Urban liveability – international cities ranked

An international study has devised a new measure for the “livability” of major cities across the world. The Global Liveable Cities Index (GLCI) takes into account the sensibilities of ordinary working people from 64 cities, balancing work and play, environmental awareness, localism, globalism and many other factors. Details are published in the World Review of Science, Technology and Sustainable Development.

According to Tan Khee Giap of the National University of Singapore and colleagues at University of California, Davis, and Curtin University, in Bentley, Australia, existing major city indices can be divided into two groups. The first includes those that put a higher value on cities based on economic-financial prowess, and strong global agenda-setting power in political and cultural matters. The second ranks cities based on their having a pleasant living environment, a mild climate and a scenic locale. However, such measures ignore the multidimensional nature of what makes a city liveable.

The team suggests that a combination of all those factors and several others should provide a much more balanced perspective on a city’s “value” to its citizens from the economic, aesthetic, environmental and other perspectives. Moreover, the team asserts that, “The implicit ethical values of a balance between work and play, and of a balance between thinking globally and acting locally are values which we are comfortable in advocating to any city, and which we think most people could accept.” The factors they take into account in their measure include (in no particular order of merit): economic vibrancy and competitiveness, domestic security and stability, socio-cultural conditions, public governance, environmental friendliness and sustainability. These factors, each given equal weight, provide a conceptual framework for a concept of liveability in the team’s index.

In the 1950s about one third of the world’s population lived in cities, by the second decade of the new millennium this proportion had risen to about one half and it is projected that by 2050, almost three-quarters of us will live in urban, rather than rural or other, areas. It is important for the comfortable and sustainable development of cities and the quality of life of their citizens that we define and understand what makes a city liveable.

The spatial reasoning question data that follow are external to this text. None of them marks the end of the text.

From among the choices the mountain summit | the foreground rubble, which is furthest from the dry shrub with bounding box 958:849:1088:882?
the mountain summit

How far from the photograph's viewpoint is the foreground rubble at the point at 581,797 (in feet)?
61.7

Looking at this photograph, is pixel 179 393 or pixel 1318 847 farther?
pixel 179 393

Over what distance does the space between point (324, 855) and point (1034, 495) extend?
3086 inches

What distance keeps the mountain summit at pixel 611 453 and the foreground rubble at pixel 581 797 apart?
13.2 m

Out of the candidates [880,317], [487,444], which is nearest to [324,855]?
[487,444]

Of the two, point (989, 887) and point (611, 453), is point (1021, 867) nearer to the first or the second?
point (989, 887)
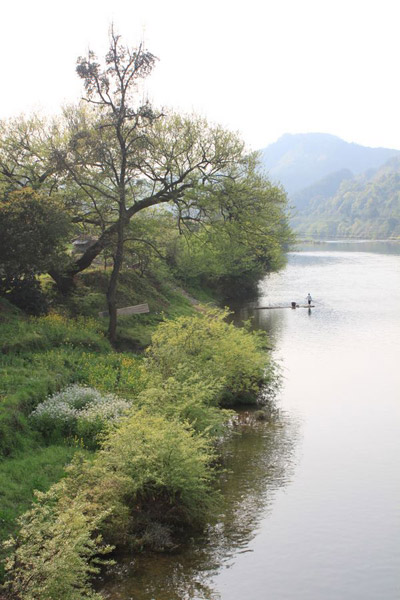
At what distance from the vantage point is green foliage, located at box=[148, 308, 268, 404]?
21.0m

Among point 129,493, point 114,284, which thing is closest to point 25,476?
point 129,493

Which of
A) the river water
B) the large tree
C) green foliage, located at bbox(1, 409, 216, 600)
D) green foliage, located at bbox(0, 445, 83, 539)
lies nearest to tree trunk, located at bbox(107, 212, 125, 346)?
the large tree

From the economic perspective, liveability is a key characteristic that attracts people with talent and money leading to putatively self-fulfilling economic growth and resilience and power on the global scale. But, city dwellers are not all rich and talented and their growing populations must have available to them opportunity for personal growth and a good quality of life too.

The team describes their index as a work in progress, but posits a liveability list of the 64 cities studied, which includes many of the most populace cities. The ranking of the top ten is as follows: Geneva, Zurich, Singapore, Copenhagen, Helsinki, Luxembourg, Stockholm, Berlin, Hong Kong, Auckland. New York City does not appear until number 17, despite being ranked number 1 by economic indicators and other ranking schemes. Tokyo is number 18. London is number 22. Moscow close to the bottom of the rankings at number 62 and Jakarta bottom of their list at number 64.

However, the team has simulated new rankings based on how environmental, political and economic change to improve liveability might alter the order and shown that Singapore could rise to joint #1 with Geneva while Chicago, Shanghai, Amman and Abu Dhabi could jump from relatively low-ranking positions to much higher up the team’s urban league table. “The rank of a city today is not necessarily a good indicator of its rank in the future,” the team suggests. Environmental restoration and transport infrastructure improvements already underway in many Asian, and specifically Chinese cities, could see the higher liveability today of European cities outstripped as those developing cities develop further.

The team’s ongoing work involves assessing 200 global cities including 100 from Greater China, 30 from South East Asia, 20 from the Middle East and 50 from Europe, Australia, New Zealand, North and South America.

Giap, T.K., Thye, W.W. and Aw, G. (2014) ‘A new approach to measuring the liveability of cities: the Global Liveable Cities Index’, World Review of Science, Technology and Sustainable Development, Vol. 11, No. 2, pp.176–196.